AIM OF THE EXERCISE |
The response must consist of the complete listing below, reproduced without alteration.
*-*-*
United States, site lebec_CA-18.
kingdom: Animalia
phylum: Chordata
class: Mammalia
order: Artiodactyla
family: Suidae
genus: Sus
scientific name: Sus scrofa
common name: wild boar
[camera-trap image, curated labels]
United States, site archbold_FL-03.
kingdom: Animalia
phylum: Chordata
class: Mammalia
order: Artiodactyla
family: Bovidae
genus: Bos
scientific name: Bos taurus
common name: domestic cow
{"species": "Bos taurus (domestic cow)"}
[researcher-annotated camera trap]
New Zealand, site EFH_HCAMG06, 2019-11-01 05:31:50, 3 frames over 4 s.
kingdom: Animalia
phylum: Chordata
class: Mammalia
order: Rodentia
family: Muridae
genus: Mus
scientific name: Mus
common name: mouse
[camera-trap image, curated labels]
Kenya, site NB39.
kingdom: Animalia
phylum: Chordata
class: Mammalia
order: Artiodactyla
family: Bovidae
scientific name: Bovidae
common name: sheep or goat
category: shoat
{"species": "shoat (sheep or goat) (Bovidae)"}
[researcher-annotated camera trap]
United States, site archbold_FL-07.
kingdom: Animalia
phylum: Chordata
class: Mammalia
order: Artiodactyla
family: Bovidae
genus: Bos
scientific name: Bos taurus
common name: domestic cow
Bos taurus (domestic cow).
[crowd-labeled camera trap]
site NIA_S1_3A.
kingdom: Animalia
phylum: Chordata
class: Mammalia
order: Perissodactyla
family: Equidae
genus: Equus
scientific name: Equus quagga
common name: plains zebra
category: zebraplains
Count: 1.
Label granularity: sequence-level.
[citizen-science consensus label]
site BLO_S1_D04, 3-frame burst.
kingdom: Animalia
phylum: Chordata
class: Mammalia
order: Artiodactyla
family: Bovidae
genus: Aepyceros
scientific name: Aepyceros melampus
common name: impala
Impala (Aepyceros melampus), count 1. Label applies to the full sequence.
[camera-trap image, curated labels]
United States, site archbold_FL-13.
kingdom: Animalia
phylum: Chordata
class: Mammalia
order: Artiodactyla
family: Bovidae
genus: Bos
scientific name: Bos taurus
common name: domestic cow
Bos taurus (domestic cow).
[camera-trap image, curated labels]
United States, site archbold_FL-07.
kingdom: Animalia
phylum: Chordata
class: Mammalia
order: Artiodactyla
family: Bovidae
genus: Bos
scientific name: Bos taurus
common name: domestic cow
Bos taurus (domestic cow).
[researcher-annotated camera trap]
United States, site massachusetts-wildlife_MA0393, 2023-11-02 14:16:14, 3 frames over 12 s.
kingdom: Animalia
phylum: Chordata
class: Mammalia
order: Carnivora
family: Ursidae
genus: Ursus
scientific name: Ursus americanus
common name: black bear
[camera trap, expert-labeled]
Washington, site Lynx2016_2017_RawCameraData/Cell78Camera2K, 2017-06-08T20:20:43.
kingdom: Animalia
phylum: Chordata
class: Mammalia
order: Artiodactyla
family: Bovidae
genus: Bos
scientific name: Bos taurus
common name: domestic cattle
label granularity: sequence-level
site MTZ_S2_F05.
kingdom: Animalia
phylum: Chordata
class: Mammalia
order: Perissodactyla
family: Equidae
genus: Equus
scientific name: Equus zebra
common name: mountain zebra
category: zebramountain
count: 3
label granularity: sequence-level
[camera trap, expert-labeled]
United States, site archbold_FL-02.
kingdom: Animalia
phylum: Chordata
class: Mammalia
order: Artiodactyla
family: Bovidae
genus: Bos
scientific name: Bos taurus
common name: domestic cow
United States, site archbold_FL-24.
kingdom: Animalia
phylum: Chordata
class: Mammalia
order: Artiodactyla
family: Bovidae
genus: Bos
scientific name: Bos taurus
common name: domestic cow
*-*-*
ANSWER TO THE EXERCISE |
United States, site lebec_CA-18.
kingdom: Animalia
phylum: Chordata
class: Mammalia
order: Artiodactyla
family: Suidae
genus: Sus
scientific name: Sus scrofa
common name: wild boar
[camera-trap image, curated labels]
United States, site archbold_FL-03.
kingdom: Animalia
phylum: Chordata
class: Mammalia
order: Artiodactyla
family: Bovidae
genus: Bos
scientific name: Bos taurus
common name: domestic cow
{"species": "Bos taurus (domestic cow)"}
[researcher-annotated camera trap]
New Zealand, site EFH_HCAMG06, 2019-11-01 05:31:50, 3 frames over 4 s.
kingdom: Animalia
phylum: Chordata
class: Mammalia
order: Rodentia
family: Muridae
genus: Mus
scientific name: Mus
common name: mouse
[camera-trap image, curated labels]
Kenya, site NB39.
kingdom: Animalia
phylum: Chordata
class: Mammalia
order: Artiodactyla
family: Bovidae
scientific name: Bovidae
common name: sheep or goat
category: shoat
{"species": "shoat (sheep or goat) (Bovidae)"}
[researcher-annotated camera trap]
United States, site archbold_FL-07.
kingdom: Animalia
phylum: Chordata
class: Mammalia
order: Artiodactyla
family: Bovidae
genus: Bos
scientific name: Bos taurus
common name: domestic cow
Bos taurus (domestic cow).
[crowd-labeled camera trap]
site NIA_S1_3A.
kingdom: Animalia
phylum: Chordata
class: Mammalia
order: Perissodactyla
family: Equidae
genus: Equus
scientific name: Equus quagga
common name: plains zebra
category: zebraplains
Count: 1.
Label granularity: sequence-level.
[citizen-science consensus label]
site BLO_S1_D04, 3-frame burst.
kingdom: Animalia
phylum: Chordata
class: Mammalia
order: Artiodactyla
family: Bovidae
genus: Aepyceros
scientific name: Aepyceros melampus
common name: impala
Impala (Aepyceros melampus), count 1. Label applies to the full sequence.
[camera-trap image, curated labels]
United States, site archbold_FL-13.
kingdom: Animalia
phylum: Chordata
class: Mammalia
order: Artiodactyla
family: Bovidae
genus: Bos
scientific name: Bos taurus
common name: domestic cow
Bos taurus (domestic cow).
[camera-trap image, curated labels]
United States, site archbold_FL-07.
kingdom: Animalia
phylum: Chordata
class: Mammalia
order: Artiodactyla
family: Bovidae
genus: Bos
scientific name: Bos taurus
common name: domestic cow
Bos taurus (domestic cow).
[researcher-annotated camera trap]
United States, site massachusetts-wildlife_MA0393, 2023-11-02 14:16:14, 3 frames over 12 s.
kingdom: Animalia
phylum: Chordata
class: Mammalia
order: Carnivora
family: Ursidae
genus: Ursus
scientific name: Ursus americanus
common name: black bear
[camera trap, expert-labeled]
Washington, site Lynx2016_2017_RawCameraData/Cell78Camera2K, 2017-06-08T20:20:43.
kingdom: Animalia
phylum: Chordata
class: Mammalia
order: Artiodactyla
family: Bovidae
genus: Bos
scientific name: Bos taurus
common name: domestic cattle
label granularity: sequence-level
site MTZ_S2_F05.
kingdom: Animalia
phylum: Chordata
class: Mammalia
order: Perissodactyla
family: Equidae
genus: Equus
scientific name: Equus zebra
common name: mountain zebra
category: zebramountain
count: 3
label granularity: sequence-level
[camera trap, expert-labeled]
United States, site archbold_FL-02.
kingdom: Animalia
phylum: Chordata
class: Mammalia
order: Artiodactyla
family: Bovidae
genus: Bos
scientific name: Bos taurus
common name: domestic cow
United States, site archbold_FL-24.
kingdom: Animalia
phylum: Chordata
class: Mammalia
order: Artiodactyla
family: Bovidae
genus: Bos
scientific name: Bos taurus
common name: domestic cow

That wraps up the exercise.